Blog Cabin 2013, a cedar shake, tongue-and-groove coastal cottage located in Atlantic, N.C., nestles on three acres of waterfront property. The property, originally owned by Uriah Robinson, was sold by his sons Mason and Uriah Robinson to their brother John Bryan Robinson in 1892 for a mere $50.
John, a local fisherman, married Beulah Benton Styron from the nearby town of Stacy and the couple settled into the property’s one-room cabin with back detached cook’s shed. To accommodate a growing family of seven children, the couple expanded the home — up and then out. The roof of the home was raised to carve out a second floor with two bedrooms. At this time, the first floor was expanded to accommodate both mud and birthing rooms, as well as fireplaces on each end of the home. A small front porch was also added to take advantage of cool coastal breezes.
As the children grew, the house was widened. A new entry room provided space for both dining and family gatherings.
The Robinson family lived simply and worked off the land and the sea. Improvements to the property included the addition of a potato house, an outhouse, a chicken shed and an oyster shed. The home’s original drive was rerouted from the water’s edge to the front of the property and paved with 3 to 4 feet of oyster shells. During Beulah’s later years, a community garden was added to the property.

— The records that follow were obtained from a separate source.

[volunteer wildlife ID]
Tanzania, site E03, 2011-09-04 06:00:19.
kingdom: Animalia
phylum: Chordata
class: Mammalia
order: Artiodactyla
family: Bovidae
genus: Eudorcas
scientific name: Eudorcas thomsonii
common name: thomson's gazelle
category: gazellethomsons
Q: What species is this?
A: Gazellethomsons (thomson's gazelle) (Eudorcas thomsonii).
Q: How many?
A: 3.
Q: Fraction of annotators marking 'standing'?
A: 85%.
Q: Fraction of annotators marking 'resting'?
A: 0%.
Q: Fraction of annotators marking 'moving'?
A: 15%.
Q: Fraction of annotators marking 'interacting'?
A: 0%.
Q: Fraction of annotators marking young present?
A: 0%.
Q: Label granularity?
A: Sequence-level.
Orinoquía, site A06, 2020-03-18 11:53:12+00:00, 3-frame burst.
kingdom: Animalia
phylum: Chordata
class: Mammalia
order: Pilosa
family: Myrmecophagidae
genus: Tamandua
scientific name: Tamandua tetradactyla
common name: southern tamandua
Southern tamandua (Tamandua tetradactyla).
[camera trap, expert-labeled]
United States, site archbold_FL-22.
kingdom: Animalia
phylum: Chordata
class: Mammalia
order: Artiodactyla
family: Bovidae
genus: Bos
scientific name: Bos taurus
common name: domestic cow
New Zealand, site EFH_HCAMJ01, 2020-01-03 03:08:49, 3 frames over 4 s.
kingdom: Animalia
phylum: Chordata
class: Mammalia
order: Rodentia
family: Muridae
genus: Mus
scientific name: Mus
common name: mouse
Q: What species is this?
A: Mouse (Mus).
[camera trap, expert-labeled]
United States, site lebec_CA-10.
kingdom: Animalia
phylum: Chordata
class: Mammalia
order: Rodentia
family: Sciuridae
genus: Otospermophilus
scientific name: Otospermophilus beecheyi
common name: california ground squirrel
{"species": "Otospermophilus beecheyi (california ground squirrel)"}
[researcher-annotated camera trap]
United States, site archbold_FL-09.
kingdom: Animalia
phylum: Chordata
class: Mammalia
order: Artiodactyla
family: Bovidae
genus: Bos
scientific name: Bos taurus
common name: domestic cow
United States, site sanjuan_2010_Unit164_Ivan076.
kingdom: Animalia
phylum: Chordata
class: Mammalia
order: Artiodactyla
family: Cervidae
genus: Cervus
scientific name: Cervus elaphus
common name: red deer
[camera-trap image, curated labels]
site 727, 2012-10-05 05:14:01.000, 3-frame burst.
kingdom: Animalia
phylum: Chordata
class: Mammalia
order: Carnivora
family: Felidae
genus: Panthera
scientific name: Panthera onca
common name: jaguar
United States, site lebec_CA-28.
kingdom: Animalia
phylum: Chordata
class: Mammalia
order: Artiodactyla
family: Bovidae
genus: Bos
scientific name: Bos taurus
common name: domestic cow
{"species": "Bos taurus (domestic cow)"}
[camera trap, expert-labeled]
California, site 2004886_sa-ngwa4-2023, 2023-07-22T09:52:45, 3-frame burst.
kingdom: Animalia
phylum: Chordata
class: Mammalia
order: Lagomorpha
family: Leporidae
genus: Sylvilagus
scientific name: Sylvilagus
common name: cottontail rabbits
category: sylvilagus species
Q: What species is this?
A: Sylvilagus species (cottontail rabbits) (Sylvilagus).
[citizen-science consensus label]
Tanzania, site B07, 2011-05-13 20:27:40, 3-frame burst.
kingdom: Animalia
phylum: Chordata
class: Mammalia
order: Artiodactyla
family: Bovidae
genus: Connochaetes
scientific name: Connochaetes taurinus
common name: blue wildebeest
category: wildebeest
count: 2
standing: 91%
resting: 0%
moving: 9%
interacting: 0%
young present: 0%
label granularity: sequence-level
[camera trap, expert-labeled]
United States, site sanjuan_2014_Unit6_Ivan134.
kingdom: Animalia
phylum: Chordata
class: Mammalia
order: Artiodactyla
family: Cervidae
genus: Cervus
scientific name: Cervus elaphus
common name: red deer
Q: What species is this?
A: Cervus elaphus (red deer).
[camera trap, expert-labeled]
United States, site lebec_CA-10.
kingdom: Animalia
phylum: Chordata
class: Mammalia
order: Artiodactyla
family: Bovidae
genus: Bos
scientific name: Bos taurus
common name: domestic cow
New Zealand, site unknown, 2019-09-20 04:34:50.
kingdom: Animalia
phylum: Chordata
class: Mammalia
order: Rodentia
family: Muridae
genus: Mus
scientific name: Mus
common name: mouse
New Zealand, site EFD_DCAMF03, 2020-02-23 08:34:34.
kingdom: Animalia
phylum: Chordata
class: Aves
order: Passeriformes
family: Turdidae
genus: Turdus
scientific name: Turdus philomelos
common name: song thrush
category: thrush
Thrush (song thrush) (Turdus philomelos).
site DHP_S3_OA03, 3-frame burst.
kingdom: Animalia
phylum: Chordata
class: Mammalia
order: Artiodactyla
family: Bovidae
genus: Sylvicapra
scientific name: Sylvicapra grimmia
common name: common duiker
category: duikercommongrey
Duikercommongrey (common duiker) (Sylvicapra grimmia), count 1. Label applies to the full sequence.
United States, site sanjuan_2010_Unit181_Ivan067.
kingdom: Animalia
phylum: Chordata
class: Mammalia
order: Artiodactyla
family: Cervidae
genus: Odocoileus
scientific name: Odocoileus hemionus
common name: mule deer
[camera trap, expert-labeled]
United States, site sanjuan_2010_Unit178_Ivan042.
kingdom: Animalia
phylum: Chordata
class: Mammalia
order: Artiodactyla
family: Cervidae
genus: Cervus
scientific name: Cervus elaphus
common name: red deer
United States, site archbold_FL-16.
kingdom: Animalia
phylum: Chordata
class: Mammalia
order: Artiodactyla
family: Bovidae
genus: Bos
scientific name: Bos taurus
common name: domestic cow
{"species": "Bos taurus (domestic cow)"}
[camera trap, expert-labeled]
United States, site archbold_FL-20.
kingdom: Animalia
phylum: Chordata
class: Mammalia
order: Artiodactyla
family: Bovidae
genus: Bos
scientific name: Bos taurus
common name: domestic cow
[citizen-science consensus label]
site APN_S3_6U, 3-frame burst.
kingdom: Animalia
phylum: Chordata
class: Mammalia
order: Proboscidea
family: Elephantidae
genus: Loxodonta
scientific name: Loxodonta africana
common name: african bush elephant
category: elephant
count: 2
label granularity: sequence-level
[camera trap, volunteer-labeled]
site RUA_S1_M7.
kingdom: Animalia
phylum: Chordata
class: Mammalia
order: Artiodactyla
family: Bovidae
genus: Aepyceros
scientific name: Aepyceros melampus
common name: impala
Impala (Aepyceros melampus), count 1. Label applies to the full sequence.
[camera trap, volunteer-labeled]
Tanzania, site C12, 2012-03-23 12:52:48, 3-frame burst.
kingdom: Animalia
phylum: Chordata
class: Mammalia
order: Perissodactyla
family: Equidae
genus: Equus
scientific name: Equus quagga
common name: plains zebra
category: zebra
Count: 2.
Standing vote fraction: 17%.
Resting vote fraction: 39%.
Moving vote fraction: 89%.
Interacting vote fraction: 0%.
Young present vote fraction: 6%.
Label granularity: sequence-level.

Beulah remained in the home until her passing. Her daughter Fannie then lived in the home with her brother William. A first-floor bedroom was added to accommodate William during this time. A full-sized kitchen was also added during the 1930s.
The home was willed to Fannie’s sister Nadine, who passed the home to her daughter, Evelyn Clyde Harris, the most recent owner of Blog Cabin 2013. During Evelyn’s stay in the home, she made many updates and improvements, including the construction of a 173-foot dock, which will be repaired as part of the home’s expansive renovation.